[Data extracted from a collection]

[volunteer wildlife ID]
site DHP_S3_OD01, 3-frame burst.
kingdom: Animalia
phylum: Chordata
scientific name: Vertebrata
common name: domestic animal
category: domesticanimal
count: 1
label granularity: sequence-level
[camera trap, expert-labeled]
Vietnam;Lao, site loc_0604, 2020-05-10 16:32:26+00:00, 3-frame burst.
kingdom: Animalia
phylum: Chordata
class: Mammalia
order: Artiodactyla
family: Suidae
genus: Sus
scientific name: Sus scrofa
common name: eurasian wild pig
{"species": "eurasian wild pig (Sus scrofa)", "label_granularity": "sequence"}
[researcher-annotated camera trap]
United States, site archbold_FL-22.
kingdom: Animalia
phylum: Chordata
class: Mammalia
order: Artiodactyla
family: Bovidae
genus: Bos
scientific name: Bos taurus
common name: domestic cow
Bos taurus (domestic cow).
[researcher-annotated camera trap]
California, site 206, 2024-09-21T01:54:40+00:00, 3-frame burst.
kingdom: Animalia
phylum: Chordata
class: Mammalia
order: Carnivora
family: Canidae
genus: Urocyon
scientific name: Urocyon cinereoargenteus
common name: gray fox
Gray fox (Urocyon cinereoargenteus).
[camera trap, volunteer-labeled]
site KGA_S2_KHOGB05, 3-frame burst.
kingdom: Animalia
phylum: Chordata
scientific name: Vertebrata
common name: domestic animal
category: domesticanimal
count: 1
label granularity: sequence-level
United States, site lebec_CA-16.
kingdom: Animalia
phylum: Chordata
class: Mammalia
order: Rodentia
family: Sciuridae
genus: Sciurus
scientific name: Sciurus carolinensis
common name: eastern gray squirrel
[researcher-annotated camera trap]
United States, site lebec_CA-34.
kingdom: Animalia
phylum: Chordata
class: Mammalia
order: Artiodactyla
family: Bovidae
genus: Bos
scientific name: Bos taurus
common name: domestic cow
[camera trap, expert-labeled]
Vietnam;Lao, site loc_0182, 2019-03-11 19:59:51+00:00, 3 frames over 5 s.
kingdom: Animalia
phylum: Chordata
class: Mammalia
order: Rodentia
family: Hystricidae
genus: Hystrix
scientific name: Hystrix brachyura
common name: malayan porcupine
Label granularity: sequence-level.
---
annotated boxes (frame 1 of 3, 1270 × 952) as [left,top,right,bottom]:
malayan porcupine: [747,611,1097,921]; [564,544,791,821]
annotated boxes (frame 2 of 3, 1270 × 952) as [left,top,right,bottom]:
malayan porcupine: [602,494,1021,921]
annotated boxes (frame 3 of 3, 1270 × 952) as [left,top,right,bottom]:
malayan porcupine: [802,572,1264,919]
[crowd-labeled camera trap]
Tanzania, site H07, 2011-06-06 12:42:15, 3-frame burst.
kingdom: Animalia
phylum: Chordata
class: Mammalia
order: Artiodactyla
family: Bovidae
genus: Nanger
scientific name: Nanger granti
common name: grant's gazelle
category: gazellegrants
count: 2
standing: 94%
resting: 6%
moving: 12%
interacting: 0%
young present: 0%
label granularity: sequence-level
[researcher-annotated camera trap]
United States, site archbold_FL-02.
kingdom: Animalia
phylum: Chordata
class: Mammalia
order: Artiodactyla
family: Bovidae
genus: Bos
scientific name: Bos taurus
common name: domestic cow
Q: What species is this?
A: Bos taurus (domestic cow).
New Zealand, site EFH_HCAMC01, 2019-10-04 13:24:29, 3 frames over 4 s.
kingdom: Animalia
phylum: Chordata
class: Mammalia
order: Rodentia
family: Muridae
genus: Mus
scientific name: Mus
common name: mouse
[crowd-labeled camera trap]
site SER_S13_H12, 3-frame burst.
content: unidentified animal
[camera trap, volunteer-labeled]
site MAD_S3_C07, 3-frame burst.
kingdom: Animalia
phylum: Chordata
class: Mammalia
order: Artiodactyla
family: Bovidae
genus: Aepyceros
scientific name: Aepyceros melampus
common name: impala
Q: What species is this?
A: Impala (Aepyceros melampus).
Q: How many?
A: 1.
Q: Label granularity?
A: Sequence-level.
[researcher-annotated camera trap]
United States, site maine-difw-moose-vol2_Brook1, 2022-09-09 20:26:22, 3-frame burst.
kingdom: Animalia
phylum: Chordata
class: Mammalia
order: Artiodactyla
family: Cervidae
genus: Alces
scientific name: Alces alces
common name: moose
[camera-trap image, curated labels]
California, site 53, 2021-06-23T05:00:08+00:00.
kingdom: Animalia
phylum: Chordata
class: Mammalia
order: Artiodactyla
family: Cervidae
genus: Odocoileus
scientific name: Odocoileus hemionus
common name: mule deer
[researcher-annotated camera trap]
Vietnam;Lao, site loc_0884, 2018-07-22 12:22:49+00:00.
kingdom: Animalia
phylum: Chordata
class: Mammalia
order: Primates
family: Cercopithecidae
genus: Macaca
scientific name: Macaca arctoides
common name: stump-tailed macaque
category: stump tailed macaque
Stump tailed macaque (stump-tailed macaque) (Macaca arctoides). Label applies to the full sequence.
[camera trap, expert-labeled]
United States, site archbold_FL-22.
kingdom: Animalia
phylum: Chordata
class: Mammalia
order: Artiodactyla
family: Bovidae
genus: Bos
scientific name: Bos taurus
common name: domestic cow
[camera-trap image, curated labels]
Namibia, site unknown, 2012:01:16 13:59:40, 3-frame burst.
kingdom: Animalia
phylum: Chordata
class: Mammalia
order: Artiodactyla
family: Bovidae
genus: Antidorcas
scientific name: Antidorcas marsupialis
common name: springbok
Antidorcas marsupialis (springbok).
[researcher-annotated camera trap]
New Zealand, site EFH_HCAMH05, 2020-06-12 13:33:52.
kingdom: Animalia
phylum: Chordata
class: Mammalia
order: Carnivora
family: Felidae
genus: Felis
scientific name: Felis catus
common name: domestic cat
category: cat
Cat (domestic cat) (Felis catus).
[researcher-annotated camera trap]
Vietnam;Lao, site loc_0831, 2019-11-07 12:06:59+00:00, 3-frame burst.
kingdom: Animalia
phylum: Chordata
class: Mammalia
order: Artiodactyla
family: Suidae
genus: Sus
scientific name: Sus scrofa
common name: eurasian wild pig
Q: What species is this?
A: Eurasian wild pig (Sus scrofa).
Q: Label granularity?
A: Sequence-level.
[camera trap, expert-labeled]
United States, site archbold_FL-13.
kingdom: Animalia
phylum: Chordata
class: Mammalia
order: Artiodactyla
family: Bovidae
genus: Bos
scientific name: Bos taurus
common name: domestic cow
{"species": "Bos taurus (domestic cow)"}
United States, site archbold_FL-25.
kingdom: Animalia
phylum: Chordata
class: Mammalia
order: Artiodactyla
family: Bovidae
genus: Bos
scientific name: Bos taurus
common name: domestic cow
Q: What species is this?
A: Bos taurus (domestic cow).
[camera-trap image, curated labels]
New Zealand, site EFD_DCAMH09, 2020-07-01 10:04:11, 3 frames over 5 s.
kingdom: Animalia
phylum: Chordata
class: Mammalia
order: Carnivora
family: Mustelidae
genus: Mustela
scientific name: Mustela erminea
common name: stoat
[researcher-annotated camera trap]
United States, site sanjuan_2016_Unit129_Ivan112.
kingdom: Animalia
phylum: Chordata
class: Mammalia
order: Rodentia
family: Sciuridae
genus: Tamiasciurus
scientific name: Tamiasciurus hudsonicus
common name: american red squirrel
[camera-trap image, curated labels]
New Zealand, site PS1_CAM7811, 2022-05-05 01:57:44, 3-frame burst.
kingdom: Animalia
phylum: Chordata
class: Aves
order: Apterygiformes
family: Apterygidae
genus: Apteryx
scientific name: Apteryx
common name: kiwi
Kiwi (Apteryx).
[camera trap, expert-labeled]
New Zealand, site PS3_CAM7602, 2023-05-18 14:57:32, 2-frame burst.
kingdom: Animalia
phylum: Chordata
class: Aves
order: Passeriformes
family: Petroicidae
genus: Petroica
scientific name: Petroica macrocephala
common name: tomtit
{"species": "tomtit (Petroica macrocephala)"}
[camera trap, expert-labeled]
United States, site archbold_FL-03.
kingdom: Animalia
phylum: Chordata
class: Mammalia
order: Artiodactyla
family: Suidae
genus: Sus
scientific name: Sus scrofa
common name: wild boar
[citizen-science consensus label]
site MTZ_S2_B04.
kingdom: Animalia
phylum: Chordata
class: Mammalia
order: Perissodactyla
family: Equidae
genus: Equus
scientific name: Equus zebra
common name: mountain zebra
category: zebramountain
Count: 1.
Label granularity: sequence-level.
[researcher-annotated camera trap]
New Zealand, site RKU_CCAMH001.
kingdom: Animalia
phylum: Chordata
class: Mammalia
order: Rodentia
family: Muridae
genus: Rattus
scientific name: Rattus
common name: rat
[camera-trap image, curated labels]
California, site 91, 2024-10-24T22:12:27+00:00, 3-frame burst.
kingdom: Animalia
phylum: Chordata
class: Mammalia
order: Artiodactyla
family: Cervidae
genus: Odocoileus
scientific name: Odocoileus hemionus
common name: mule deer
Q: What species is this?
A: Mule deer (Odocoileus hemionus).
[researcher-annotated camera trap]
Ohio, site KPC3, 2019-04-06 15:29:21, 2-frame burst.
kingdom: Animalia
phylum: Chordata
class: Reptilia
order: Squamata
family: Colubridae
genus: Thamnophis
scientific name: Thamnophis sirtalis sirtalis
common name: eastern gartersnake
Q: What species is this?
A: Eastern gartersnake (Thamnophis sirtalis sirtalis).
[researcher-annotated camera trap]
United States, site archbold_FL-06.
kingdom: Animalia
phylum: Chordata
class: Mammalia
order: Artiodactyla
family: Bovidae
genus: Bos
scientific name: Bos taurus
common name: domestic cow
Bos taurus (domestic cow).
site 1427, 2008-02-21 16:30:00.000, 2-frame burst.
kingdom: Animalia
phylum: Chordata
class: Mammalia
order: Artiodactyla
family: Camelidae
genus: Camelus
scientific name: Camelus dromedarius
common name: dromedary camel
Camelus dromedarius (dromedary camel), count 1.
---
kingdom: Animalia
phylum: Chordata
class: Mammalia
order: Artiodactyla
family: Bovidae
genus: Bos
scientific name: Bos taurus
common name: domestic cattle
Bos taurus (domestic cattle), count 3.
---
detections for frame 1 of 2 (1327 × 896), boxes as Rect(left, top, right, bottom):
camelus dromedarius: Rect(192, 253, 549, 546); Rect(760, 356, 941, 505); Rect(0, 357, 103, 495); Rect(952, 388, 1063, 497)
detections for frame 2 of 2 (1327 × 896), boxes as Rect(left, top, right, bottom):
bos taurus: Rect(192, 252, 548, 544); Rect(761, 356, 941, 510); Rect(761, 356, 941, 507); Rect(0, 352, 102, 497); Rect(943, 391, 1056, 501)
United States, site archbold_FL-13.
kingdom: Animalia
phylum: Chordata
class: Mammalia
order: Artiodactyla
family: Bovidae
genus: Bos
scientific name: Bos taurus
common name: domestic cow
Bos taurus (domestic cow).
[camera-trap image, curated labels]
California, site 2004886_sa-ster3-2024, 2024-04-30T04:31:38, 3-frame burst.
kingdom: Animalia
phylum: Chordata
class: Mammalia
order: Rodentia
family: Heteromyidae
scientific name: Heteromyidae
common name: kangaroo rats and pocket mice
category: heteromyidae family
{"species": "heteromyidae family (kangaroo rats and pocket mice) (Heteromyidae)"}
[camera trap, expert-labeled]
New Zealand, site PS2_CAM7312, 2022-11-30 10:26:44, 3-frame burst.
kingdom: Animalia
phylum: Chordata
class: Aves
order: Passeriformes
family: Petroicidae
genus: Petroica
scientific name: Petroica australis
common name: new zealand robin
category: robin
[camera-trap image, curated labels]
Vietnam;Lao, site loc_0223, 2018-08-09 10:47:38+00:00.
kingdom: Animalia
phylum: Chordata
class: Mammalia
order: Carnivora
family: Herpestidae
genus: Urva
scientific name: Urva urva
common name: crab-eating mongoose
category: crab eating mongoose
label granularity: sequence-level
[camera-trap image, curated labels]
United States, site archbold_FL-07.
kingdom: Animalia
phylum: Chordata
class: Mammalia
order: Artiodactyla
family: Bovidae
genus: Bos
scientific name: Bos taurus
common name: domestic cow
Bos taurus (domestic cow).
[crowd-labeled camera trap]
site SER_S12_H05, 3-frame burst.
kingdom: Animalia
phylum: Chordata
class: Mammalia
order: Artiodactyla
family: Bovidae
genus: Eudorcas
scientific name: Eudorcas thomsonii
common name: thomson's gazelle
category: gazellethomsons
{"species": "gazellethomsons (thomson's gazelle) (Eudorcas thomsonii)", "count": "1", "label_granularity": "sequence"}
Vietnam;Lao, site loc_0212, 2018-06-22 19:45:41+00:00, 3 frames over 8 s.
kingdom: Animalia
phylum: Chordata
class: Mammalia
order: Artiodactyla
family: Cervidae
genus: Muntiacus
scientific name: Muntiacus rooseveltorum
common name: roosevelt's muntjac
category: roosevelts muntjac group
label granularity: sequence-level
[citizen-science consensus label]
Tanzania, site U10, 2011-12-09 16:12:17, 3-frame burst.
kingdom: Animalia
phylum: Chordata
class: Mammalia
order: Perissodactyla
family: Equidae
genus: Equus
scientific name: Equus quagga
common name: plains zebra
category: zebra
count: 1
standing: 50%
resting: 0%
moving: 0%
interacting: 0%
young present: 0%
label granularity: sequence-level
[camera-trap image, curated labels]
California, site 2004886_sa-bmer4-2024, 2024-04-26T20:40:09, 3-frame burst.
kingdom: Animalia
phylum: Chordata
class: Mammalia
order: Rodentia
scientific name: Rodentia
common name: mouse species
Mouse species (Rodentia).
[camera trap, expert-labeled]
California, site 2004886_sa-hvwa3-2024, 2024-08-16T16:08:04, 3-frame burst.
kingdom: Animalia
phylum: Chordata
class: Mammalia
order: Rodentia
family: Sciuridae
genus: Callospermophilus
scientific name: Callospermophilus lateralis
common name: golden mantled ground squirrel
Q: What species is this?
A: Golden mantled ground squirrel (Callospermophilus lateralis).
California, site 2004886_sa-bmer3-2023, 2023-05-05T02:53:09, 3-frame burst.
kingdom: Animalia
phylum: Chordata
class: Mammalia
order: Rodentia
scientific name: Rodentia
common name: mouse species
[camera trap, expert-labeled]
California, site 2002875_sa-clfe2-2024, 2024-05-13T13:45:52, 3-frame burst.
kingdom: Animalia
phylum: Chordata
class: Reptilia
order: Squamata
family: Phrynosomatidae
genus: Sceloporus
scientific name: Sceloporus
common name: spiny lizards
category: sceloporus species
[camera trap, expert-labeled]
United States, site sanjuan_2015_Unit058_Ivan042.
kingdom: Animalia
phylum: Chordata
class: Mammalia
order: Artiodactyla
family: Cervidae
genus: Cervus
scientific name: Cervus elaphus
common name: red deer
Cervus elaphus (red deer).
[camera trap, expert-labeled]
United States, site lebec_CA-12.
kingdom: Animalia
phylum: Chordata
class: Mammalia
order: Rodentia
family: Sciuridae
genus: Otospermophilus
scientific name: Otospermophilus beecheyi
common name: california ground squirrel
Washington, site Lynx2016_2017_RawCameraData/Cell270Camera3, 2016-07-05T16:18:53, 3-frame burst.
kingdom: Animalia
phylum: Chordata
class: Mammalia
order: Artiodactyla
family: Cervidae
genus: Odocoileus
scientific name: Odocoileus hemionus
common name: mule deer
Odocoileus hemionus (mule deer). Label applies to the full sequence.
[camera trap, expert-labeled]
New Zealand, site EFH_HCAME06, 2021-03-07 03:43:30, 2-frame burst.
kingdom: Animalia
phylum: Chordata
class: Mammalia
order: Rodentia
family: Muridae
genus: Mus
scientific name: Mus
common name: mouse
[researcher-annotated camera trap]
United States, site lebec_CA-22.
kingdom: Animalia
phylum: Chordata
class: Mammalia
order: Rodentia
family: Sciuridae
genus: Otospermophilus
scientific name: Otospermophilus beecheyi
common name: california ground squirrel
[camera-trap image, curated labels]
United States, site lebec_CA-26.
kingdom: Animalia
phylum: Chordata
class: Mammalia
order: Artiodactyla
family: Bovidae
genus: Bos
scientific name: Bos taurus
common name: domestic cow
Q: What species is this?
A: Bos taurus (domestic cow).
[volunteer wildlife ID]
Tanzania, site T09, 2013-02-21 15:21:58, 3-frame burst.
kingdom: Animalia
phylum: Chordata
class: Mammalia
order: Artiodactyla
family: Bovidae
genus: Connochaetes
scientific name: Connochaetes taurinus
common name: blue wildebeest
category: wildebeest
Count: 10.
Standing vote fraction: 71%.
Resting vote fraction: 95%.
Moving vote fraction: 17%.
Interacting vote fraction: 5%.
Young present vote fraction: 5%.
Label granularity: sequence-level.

→ Required action
Identify the lines of the entries containing the string "Petroica". Copy each such line.

→ Solution for this task
genus: Petroica
scientific name: Petroica macrocephala
{"species": "tomtit (Petroica macrocephala)"}
genus: Petroica
scientific name: Petroica australis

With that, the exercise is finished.